Start of Material shown

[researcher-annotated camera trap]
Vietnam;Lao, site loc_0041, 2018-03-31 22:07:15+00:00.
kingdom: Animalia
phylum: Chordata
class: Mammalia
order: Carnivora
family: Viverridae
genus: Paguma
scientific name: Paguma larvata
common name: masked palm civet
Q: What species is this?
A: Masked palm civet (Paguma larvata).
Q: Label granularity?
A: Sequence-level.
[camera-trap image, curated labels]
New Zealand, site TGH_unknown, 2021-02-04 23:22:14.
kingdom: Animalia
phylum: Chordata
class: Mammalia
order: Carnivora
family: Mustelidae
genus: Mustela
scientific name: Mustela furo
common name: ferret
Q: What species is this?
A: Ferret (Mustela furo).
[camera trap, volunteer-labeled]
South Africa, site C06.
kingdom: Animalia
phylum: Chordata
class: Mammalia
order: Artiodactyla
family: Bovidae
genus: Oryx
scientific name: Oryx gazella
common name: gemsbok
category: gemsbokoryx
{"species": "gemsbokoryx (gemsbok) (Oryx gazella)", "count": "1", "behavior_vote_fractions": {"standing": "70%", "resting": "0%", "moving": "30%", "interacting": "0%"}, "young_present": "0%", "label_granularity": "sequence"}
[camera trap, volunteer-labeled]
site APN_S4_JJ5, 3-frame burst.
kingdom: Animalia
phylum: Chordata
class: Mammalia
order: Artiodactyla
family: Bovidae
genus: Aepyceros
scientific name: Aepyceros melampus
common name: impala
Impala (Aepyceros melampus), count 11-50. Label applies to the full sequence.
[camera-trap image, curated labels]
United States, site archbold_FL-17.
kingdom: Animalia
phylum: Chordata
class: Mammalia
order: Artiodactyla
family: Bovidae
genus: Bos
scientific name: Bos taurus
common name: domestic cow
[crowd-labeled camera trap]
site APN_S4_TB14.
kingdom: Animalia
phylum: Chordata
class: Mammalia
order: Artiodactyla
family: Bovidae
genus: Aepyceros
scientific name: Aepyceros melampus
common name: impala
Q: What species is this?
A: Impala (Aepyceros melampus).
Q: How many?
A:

End of Material shown

▸ Exercise objective: Starting at the first line of the entries above, please extract each line up to and including the line with "scientific name: Paguma larvata", unchanged, and add nothing.

▸ Output for this exercise:
[researcher-annotated camera trap]
Vietnam;Lao, site loc_0041, 2018-03-31 22:07:15+00:00.
kingdom: Animalia
phylum: Chordata
class: Mammalia
order: Carnivora
family: Viverridae
genus: Paguma
scientific name: Paguma larvata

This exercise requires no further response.